When I first started using AWS EC2 instances regularly it was to run Amazon EMR jobs. During this phase I would mix and match EC2 instance types to get the most cost-effective solution for crunching our data. With the cluster size needed to process all of our data cost was always going to be a factor, so I ventured into the using spot instances over on-demand instances.
What are spot instances?
One of the main benefits of using AWS is that you only pay for what you use and EC2 instances are a great example for that. So as the demand for EC2 instances fluctuates Amazon attempts to sell the surplus resources off in the form of spot instances.
The approach Amazon have adopted for users to get this surplus computing power is a bidding process, so the highest bid gets the surplus computing power for the time they are the highest bidder or until they no longer need it.
For example; if there is surplus availability of m1.small type instances then Amazon may start the bidding at 2 cents per hours. So if someone bids 6 cents then they will get that resource at 2 cents and the current bid stays at 2 cents until all the surplus computing is used by that bidder; or by any other bidders.
If someone requires more than is currently free and available at the time; due to it having already been allocated, then at this point the current bid raises to whatever the person is willing to bid, if this is less than your maximum bid then you keep your instances otherwise you will have your instances; unceremoniously, terminated and these will be re-allocated to the highest bidder. The new current bid will now be set above your old maximum bid of 6 cents and someone will have to outbid this to gain control of the surplus resource.
How bidding works
The only upside to losing out whilst in flight is that you don’t pay for the current hour you are using, so if you are 50 mins into your allocated time and you lose the instance due to a higher bidder then you don’t pay for that hour, so in fact you get 50 mins free.

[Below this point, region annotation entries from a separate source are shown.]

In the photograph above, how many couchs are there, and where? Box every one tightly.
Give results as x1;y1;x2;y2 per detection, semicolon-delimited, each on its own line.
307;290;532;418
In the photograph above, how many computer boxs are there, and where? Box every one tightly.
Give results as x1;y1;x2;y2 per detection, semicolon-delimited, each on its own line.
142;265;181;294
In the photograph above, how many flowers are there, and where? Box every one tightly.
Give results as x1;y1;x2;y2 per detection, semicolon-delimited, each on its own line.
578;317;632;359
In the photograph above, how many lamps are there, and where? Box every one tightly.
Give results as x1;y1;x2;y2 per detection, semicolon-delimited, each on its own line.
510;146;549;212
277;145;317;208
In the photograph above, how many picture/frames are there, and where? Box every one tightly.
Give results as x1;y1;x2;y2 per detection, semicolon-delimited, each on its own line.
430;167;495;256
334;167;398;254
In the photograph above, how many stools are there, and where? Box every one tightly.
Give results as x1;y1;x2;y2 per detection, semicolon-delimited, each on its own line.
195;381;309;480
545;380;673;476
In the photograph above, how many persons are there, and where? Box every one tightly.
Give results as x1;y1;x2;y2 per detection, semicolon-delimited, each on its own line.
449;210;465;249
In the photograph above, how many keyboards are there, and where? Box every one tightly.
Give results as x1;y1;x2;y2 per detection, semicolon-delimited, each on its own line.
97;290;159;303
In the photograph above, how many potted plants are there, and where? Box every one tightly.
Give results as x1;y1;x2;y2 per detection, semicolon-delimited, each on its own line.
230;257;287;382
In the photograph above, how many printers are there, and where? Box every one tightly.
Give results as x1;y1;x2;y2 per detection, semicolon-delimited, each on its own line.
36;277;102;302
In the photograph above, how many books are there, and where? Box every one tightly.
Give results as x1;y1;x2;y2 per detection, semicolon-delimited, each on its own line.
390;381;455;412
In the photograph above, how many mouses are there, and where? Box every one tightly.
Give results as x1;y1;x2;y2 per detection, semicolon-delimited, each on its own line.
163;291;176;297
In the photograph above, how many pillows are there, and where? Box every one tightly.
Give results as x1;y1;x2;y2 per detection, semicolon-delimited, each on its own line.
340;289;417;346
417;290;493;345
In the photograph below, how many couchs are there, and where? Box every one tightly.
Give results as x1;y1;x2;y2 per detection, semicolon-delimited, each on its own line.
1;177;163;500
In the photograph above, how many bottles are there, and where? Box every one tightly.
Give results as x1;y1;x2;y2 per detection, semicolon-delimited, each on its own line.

Bidding is per instance type, in a particular Availability Zone in a particular region and Amazon implies that bidding for an m1.small will not affect the bidding for an m1.large in the same Availability Zone nor will bidding for an m1.small in Availability Zone A affect the bidding for an m1.small in Availability Zone B.
When you submit your spot request you give the details of what instance type you need, Availability Zone, Region, etc. along with your maximum bid. Now the maximum bid price is sometimes misunderstood in that people think this is the price you will actually pay for the instance; which is not the case, it is the maximum you are willing to pay per hour for the instance. If the instance bid price remains at 2 cents and your maximum bid price is 10 cents you still only pay 2 cents per hour. If another bidder came in and bid 8 cents then you will still keep the instances but now you will be paying 8 cents per hour and not 2 cents but still not 10 cents.
Choosing when to use spot instances
Losing out on instances whilst in flight can obviously be a major issue in certain situations so you must carefully decide whether using spot instances is acceptable for you. In my case this was fine because I could merely re-run the job again manually or waiting until the next hourly scheduled job kicked in again but if you are supporting critical services then spot instances may not be suitable.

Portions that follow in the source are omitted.